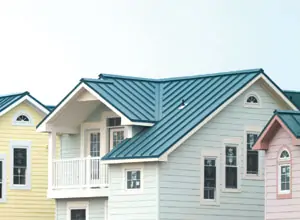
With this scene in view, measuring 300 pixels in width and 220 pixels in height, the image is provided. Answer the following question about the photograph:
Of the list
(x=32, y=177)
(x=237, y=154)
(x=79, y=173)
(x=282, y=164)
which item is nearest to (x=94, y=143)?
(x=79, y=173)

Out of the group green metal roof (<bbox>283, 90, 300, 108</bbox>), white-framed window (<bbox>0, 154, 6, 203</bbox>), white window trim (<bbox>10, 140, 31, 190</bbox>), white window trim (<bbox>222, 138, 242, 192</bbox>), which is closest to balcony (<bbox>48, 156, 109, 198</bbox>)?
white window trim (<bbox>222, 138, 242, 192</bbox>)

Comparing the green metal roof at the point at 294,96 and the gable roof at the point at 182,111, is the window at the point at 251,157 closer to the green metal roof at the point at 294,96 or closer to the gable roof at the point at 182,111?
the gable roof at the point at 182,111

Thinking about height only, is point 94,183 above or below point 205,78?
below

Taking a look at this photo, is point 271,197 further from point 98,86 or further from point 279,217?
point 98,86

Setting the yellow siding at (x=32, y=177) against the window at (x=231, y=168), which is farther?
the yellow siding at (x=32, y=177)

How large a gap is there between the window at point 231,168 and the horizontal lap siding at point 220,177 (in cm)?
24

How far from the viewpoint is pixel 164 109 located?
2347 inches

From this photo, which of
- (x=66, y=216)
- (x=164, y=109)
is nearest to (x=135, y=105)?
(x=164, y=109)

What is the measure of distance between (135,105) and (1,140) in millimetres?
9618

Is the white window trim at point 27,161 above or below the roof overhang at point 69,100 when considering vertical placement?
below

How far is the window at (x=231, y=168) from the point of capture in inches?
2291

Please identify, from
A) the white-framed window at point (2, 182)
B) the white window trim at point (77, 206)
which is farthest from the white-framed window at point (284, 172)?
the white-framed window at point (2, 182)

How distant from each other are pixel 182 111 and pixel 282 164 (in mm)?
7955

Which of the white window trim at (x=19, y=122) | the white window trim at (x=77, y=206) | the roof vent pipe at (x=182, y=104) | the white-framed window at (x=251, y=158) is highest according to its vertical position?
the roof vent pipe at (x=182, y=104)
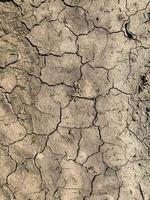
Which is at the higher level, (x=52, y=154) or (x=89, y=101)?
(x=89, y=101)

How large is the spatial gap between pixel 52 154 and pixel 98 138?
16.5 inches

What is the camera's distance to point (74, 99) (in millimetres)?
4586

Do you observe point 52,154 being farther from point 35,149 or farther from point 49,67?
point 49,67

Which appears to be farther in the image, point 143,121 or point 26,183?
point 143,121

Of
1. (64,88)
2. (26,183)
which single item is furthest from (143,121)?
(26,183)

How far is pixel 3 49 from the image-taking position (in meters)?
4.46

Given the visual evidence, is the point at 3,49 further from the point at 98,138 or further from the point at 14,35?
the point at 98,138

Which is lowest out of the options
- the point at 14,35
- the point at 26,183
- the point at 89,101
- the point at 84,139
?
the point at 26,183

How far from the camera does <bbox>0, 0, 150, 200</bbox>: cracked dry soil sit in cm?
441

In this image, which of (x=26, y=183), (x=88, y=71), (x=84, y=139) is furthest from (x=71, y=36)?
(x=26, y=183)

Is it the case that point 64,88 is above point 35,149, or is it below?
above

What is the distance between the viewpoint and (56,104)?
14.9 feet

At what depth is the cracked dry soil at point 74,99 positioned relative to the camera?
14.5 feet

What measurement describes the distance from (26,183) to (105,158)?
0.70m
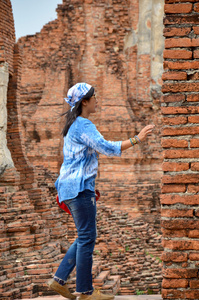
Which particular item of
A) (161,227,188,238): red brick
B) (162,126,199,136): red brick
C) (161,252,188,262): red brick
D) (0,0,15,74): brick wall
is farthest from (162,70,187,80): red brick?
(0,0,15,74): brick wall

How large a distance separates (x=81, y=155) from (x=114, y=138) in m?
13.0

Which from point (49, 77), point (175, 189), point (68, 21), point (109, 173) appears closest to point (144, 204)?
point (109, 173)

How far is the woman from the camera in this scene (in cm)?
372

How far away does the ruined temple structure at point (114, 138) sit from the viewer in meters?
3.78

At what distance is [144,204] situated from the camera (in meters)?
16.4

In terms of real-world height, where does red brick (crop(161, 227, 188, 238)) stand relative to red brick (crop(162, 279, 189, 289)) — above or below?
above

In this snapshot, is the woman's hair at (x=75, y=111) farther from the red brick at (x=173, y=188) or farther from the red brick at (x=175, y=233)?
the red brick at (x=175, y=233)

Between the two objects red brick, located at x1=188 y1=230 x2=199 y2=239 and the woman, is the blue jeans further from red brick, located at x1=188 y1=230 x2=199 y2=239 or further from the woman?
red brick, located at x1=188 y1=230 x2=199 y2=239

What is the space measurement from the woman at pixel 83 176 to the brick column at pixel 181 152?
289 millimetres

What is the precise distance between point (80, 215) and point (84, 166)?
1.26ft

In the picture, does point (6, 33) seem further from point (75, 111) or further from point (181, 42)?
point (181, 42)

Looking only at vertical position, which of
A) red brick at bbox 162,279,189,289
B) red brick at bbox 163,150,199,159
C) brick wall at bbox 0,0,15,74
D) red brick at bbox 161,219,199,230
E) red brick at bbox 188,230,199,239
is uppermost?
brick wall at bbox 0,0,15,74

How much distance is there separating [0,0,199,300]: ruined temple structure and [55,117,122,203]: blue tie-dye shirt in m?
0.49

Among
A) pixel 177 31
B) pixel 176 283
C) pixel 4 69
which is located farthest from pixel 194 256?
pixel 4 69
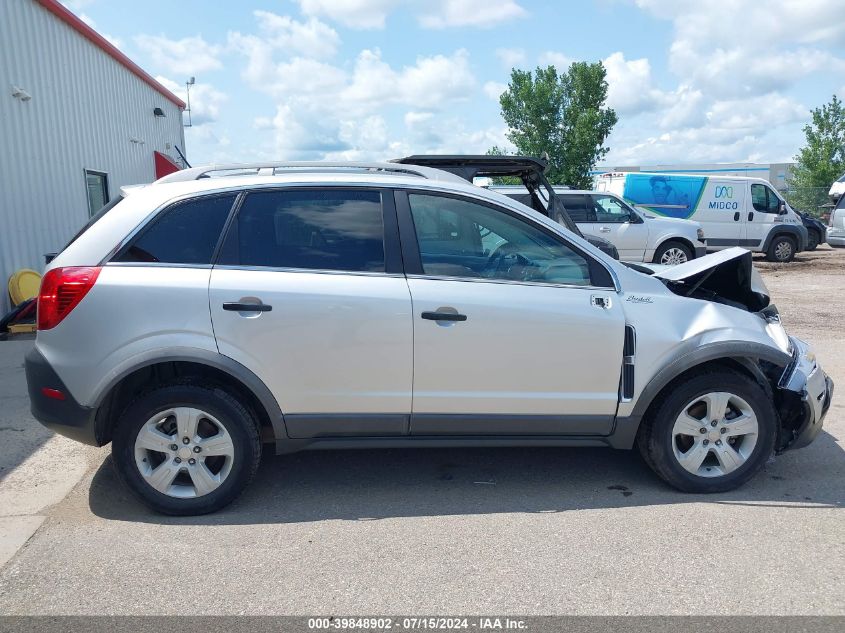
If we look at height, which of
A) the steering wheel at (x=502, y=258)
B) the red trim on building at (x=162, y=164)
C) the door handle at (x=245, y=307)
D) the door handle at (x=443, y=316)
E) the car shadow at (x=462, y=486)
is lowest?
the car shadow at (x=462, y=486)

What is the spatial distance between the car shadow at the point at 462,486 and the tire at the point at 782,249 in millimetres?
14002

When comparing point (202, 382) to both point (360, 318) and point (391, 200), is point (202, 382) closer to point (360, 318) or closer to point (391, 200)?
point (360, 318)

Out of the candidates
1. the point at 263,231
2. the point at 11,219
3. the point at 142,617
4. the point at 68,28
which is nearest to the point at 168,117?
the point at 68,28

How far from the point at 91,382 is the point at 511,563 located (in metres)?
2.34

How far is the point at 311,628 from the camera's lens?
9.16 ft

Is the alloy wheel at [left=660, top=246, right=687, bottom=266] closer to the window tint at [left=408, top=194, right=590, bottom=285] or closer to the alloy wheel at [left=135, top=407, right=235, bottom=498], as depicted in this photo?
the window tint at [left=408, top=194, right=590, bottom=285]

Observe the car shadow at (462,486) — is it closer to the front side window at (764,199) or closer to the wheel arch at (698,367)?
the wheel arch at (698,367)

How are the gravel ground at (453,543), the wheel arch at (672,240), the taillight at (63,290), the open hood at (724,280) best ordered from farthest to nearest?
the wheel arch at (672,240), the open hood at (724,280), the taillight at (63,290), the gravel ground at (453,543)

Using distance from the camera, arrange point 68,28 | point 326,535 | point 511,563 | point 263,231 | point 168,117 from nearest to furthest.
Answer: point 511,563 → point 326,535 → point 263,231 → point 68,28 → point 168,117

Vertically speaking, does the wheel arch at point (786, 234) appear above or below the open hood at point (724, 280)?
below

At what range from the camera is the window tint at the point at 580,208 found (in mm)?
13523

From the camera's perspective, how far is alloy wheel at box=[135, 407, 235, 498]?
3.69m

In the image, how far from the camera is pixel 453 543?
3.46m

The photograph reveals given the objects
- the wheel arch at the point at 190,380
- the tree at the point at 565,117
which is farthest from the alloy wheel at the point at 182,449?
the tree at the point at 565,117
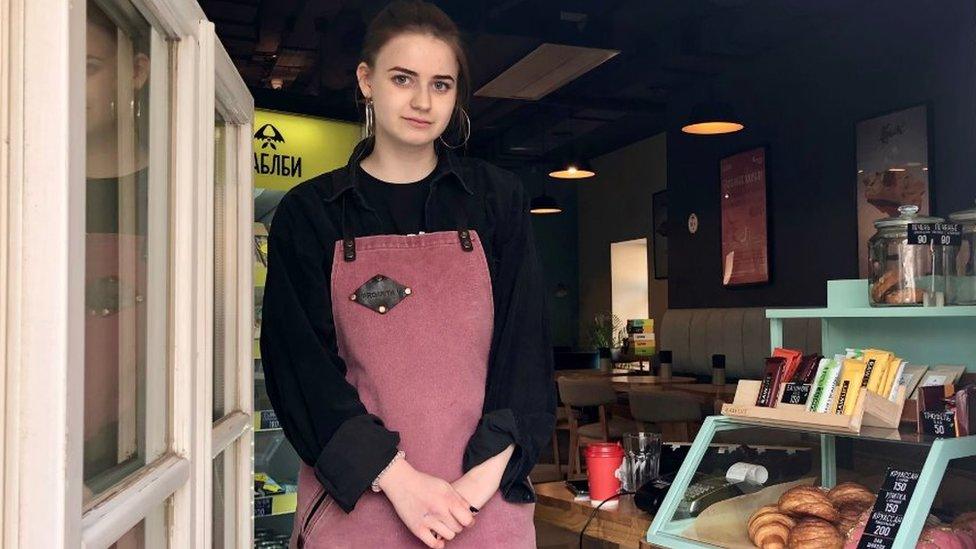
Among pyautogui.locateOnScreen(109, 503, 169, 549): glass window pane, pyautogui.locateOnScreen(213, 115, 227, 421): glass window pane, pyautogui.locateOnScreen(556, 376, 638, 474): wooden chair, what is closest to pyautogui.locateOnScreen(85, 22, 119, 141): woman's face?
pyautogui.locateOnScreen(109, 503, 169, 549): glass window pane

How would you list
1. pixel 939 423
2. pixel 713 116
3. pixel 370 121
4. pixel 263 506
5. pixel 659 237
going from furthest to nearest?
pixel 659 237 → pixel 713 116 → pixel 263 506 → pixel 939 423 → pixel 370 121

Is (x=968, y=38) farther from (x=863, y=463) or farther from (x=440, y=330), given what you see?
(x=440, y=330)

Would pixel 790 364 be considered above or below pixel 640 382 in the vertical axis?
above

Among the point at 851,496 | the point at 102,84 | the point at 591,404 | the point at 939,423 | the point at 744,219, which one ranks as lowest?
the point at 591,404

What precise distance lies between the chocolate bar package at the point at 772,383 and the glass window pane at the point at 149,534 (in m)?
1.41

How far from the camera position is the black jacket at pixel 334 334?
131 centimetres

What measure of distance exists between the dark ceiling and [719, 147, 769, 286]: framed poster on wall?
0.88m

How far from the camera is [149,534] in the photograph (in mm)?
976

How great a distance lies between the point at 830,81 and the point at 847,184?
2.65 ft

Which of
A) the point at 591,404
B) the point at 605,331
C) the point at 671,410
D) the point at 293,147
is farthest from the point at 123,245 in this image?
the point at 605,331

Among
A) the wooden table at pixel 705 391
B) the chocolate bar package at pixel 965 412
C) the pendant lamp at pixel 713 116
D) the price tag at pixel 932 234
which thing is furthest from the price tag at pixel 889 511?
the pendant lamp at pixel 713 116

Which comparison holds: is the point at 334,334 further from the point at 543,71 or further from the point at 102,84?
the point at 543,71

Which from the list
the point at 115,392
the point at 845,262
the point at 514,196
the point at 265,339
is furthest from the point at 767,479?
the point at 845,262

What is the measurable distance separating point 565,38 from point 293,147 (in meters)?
--- --- ---
» **Stated goal**
Every line from the one containing "Which comparison holds: is" through the last line of the entries must be written out verbatim, and no other line.

» **Result below**
Which comparison holds: is the point at 334,334 further from the point at 543,71 or further from the point at 102,84?
the point at 543,71

Which from the list
the point at 115,392
the point at 845,262
the point at 514,196
the point at 265,339
is furthest from the point at 767,479?
the point at 845,262

What is the measurable distance separating point 565,38 from point 293,147 (in meters)?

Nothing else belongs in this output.